Pourriez-vous nous rappeler comment est né le Centre Saint-Merry ?
Dans les années 70, le quartier des Halles est totalement transformé, le Musée Beaubourg est inauguré. C’est un nouvel espace de vie qui se crée au centre de Paris. Ces transformations vont avoir un impact très important sur la population du quartier. Si beaucoup d’habitants partent, d’autres arrivent, attirés par l’ambiance artistique et plus bohème qui prend forme. C’est pour accompagner cette transformation qu’en 1975, François Marty, archevêque de Paris, va initier la création d’un lieu pastoral original dans l’église Saint- Merry. C’était une paroisse classique, qui se vidait petit à petit. Autour d’elle, va être créé un centre pastoral – Centre pastoral Halles-Beaubourg, puis Centre pastoral Saint-Merry qui, selon le souhait du cardinal Marty, aura vocation à dessiner « des chemins nouveaux pour l’Église » dans un quartier où la société elle-même exprime et construit alors des choses nouvelles. Ce centre va s’adresser non plus seulement aux habitants du quartier mais à une population plus large intéressée par ce projet d’Église. Il va aussi accueillir des per- sonnes qui étaient mal ou pas accueillies dans l’Église : des divorcés, des homosexuels, ou, quelle qu’en soit la raison, des personnes qui étaient en marge de l’Église.

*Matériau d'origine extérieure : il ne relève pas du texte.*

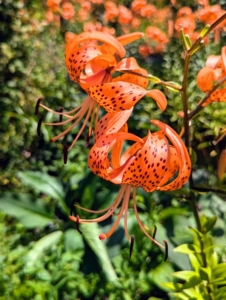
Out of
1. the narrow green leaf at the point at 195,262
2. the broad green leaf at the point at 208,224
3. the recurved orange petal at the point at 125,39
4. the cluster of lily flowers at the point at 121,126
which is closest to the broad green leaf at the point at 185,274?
the narrow green leaf at the point at 195,262

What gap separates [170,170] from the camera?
812mm

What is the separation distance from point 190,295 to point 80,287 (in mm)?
439

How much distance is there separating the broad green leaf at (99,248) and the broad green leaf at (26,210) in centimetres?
19

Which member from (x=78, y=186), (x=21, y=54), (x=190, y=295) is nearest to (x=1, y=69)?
(x=21, y=54)

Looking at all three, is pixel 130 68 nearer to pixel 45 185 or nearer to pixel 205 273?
pixel 205 273

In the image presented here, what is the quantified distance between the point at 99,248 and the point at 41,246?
0.29 m

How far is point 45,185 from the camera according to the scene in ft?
6.35

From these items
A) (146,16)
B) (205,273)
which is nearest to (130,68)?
(205,273)

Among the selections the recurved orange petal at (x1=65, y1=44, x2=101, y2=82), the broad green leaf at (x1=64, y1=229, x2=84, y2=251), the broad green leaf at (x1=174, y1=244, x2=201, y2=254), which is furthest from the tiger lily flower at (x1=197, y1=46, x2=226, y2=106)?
the broad green leaf at (x1=64, y1=229, x2=84, y2=251)

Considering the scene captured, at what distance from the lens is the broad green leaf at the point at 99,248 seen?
1.54 m

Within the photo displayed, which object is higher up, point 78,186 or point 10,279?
point 78,186

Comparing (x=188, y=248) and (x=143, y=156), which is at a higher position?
(x=143, y=156)

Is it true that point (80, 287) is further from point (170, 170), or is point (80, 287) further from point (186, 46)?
point (186, 46)

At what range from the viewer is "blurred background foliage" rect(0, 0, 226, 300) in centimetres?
151
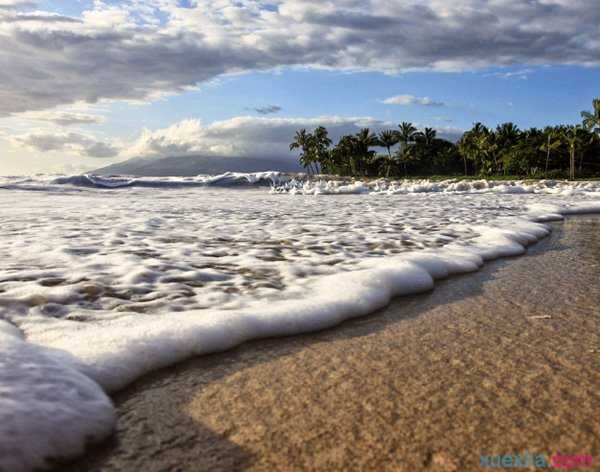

Autour de ce projet, vont être mises en place une gouvernance basée sur la coresponsabilité entre les prêtres et les laïcs, une liturgie du partage, où l’annonce de la Parole est première, où des femmes peuvent commenter les Écritures, où l’espace de la célébration est repensé pour être plus fraternel, plus accueillant. La communauté va aussi être solidaire du monde en accueillant des réfugiés latino-américains, comme Dom Helder Camara, des réfugiés d’Union soviétique ou du Moyen-Orient. Elle va être aux côtés de Coluche lorsqu’il créera les Restos du Cœur.
Le Centre est aujourd’hui fermé. Comment survit-il ?
Oui, il a été brutalement fermé en mars 2021 par l’archevêché de Paris. Alors, à travers l’ouvrage Et vous m’avez accueilli (écrit avec les amis de Saint-Merry Hors- les-Murs, publié aux éditions Salvator), nous avons voulu rendre hommage aux plus de 12000 personnes qui ont, en quelques jours, signé la pétition demandant sa réouverture et aux 400 personnes qui ont témoigné, de manière très émouvante, de ce qu’elles ont vécu et de ce qu’elles doivent au Centre Saint-Merry. Mais la fermeture physique n’a pas dissous la communauté qui continue bel et bien d’exister. Le centre s’appelle maintenant « Saint-Merry Hors-les-Murs » et ses membres travaillent à un nouveau projet pastoral, dans la lignée de sa mission originelle toujours d’actualité : annoncer l’Évangile au monde d’aujourd’hui, en particulier aux marges de l’Église qui sont, plus que jamais, en demande de nourriture spirituelle et de bienveillance fraternelle.
Dans les présentations de l’ouvrage, il est dit que vous souhaitez redonner un souffle à la vie de l’Église. C’est-à-dire ?
L’approche pastorale de Saint-Merry a été portée, depuis 45 ans, par un esprit de recherche, d’accueil, d’écoute et de solidarité ancré dans les réalités contemporaines, associant prêtres et laïcs unis dans une relation de coresponsabilité au service de l’annonce de l’Évangile. Alors la communauté vit la fermeture du Centre comme une chance de renaissance. Tout le travail engagé vise à repenser, reformuler et réinvestir les fondamentaux d’origine : innovation dans la liturgie et dans une gouvernance fondée sur la coresponsabilité, accueil inconditionnel, engagement dans la solidarité, ouverture à la culture, ancrage dans une fraternité vivante, association présentielle et distancielle pour faire communauté au service de l’annonce de la Bonne Nouvelle. Grâce à son expérience et à ce renouveau, Saint-Merry Hors-les-Murs veut s’inscrire pleinement et positivement dans la réflexion engagée par le pape François sur la synodalité.